The New York Times
Thursday, December 2, 1999
Drug Inquiry Finds Remains of 6 People in Mexico
By SAM DILLON
IUDAD JUAREZ, Mexico -- American forensic experts have unearthed the remains of six people at a farm outside this border city, where they are searching with Mexican investigators for clues to the fate of scores of people who have disappeared, most of them after running afoul of drug traffickers.
Journalists who watched the exhumations across the front wall of the farm Wednesday saw agents gather material several times from a shallow pit, place it in bags and carry it a few yards to a mobile forensics laboratory that the Federal Bureau of Investigation has moved to the site. The farm is on the southern outskirts of Ju rez, 15 miles south of El Paso.
A spokesman for the attorney general of Mexico, Isidoro Guerson, said four sets of human skeletal remains were discovered on the third day of the joint operation. Partial remains of two other people were found on Tuesday.
The search apparently began after an F.B.I. informer, whose identity is secret, told authorities that bodies were buried at the site.
Earlier in the day, the head of the Mexican organized-crime unit, Jos Larrieta Carrasco, told reporters that some of the bodies had been found with clothing and that others were in underwear.

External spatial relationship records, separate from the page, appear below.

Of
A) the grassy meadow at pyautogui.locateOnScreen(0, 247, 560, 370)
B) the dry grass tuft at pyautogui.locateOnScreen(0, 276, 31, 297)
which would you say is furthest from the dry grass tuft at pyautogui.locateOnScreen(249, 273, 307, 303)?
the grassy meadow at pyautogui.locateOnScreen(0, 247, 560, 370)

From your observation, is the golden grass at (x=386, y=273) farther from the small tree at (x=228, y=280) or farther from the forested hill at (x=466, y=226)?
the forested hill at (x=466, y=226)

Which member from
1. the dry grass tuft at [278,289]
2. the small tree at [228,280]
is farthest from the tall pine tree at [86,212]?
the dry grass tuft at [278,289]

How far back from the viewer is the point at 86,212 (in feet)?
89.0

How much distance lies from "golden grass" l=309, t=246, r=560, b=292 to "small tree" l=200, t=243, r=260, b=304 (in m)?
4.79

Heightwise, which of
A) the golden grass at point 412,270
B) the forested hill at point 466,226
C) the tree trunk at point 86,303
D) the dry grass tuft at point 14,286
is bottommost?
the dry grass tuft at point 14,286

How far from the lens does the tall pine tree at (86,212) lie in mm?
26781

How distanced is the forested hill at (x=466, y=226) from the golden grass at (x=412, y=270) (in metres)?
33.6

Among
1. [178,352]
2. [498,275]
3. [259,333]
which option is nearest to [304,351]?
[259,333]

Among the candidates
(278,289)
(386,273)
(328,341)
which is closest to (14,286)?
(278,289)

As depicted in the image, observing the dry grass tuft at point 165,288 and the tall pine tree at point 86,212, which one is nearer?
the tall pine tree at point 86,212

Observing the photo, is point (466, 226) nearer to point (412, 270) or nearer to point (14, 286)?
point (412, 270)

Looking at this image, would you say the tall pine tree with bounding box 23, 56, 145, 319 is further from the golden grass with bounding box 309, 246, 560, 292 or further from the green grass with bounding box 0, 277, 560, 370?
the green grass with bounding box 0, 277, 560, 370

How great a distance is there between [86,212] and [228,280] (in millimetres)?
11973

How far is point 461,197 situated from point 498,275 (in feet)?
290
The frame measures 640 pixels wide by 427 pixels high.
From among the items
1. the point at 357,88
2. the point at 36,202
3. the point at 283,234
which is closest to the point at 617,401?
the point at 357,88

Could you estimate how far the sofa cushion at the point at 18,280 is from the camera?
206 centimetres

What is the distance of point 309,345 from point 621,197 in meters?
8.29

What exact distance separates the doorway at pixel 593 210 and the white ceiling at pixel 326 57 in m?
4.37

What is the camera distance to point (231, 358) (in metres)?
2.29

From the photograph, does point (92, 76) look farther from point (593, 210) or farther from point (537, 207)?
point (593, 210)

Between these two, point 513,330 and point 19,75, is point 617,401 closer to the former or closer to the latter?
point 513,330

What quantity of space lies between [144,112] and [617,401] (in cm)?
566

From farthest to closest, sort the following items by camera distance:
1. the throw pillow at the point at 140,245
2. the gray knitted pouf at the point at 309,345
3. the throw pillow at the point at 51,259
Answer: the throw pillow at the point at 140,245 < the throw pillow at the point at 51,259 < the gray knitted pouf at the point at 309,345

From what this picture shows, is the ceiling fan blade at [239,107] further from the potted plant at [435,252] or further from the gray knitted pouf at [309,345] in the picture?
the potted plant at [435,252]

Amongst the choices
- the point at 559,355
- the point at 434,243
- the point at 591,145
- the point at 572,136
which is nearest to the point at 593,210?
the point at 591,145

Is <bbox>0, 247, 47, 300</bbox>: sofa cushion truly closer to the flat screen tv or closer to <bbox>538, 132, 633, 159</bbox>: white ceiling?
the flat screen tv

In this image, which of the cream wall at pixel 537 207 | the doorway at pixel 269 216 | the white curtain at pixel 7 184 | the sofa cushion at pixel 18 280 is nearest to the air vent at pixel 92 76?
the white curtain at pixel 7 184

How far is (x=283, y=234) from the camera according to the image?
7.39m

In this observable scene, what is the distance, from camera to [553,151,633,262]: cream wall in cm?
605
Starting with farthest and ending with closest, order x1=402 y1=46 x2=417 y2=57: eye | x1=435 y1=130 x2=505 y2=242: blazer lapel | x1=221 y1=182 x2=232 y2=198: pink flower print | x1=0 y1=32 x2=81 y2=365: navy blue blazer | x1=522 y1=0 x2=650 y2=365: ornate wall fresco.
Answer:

Attorney General Jorge Madrazo said in a television interview in Mexico City that along with the remains found on Tuesday, the investigators also encountered "some clothing and a pair of boots, which are tied, with paper, with glue."
Madrazo said authorities had collected files on 100 people who have disappeared in and around Ju rez in recent years. An association of relatives of the missing people has collected files on nearly 200 vanished people.
Most are Mexicans, though Madrazo said 22 were American citizens.
Although most of the missing vanished after the Mexican police had detained them, no one has been charged in any of the cases. The authorities presume the officers who carried out the detentions had been paid off by traffickers.
Ju rez has long been a major center of drug trafficking, plagued by frequent killings and unexplained disappearances. The authorities have detained several members of a family that was living at the farm where the bodies were unearthed. On Tuesday, the head of the family and another man who appears on property records as the farm owner were flown by authorities to Mexico City.
The joint operation, which has brought more American officials to perform law-enforcement duties inside Mexican territory than any other in memory, has aroused a prickly undercurrent of nationalism. Local television reporters asked Madrazo whether he had ceded Mexican sovereignty to the United States. His office issued a pointed statement that said the work of F.B.I. agents in Mexico was based on the terms of the Judicial Mutual Assistance Treaty and other bilateral anti-drug accords.
Interior Minister Diodoro Carrasco Altamirano vigorously contradicted President Clinton, who suggested on Tuesday that drug-related violence in northern Mexico was a result of recent progress in the drug war in Colombia, where antinarcotics cooperation with Washington has been far less troubled than in Mexico.
"We've had a lot of success in dismantling the Colombian cartels," Clinton said. "And one of the adverse consequences is that many of their operations moved to northern Mexico."
Carrasco bristled when asked what he thought "about those who are saying that Mexico is becoming more like Colombia."
"I think that is a completely mistaken perception," he said. "I don't think we're like Colombia at all. We're making an important effort in combating drugs, given the circumstances and realities of our country."